• _PASSAGE PROVIDED_:
******

About the Notebook

This Rnotebook covers part of the material in chapter 4 of “An Introduction to Statistical Learning with Applications in R” by James, Witten, Hastie and Tibshirani (ISLR). We are going to work on sections 4.6.3 (Linear Discriminant Analysis) and section 4.6.4 (Quadratic Discriminant Analysis).

The first part of the notebook covers important concepts behind Discriminant Analysis and its relation to Bayes’ Theorem then we go over creating a model using the mlr package plotting and ROC curve, on this notebook we are also going to use the MASS package to follow a similar example on the book (ISLR).

Notebook Setup: Set the working directory to the source location by: Session -> Set Working Directory -> To Source File Location

#### load and install packages if necessary
### https://mlr-org.github.io/
if(!require("mlr",quietly = TRUE)) install.packages("mlr")
### http://www.stats.ox.ac.uk/pub/MASS4/
if(!require("MASS",quietly = TRUE)) install.packages("MASS")
### http://ggplot2.org/
if(!require("ggplot2",quietly = TRUE)) install.packages("ggplot2")
### https://github.com/taiyun/corrplot
if(!require("corrplot",quietly = TRUE)) install.packages("corrplot")
#### set seed and turn off scientific notation to see small/large numbers
set.seed(1234)
options(scipen = 9999)

Background


Logistic Regression (Review)

\[ p(X) = \frac{e^{\beta_0+\beta_1X_1+\dots+\beta_pX_p}}{1 + e^{\beta_0+\beta_1X_1+···+\beta_pX_p}} .\]

Linear discriminant model (LDA)

******

• _AIM OF THE TASK_:
Translate this sentence from the notebook introduction into Spanish: "We are going to work on sections 4.6.3 (Linear Discriminant Analysis) and section 4.6.4 (Quadratic Discriminant Analysis)."

• _SUPPLIED DATA_:
******

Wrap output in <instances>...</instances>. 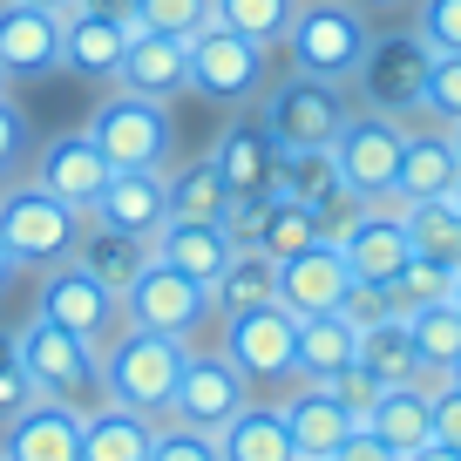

******

• _EXPECTED OUTPUT_:
Vamos a trabajar en las secciones 4.6.3 (Análisis Discriminante Lineal) y la sección 4.6.4 (Análisis Discriminante Cuadrático).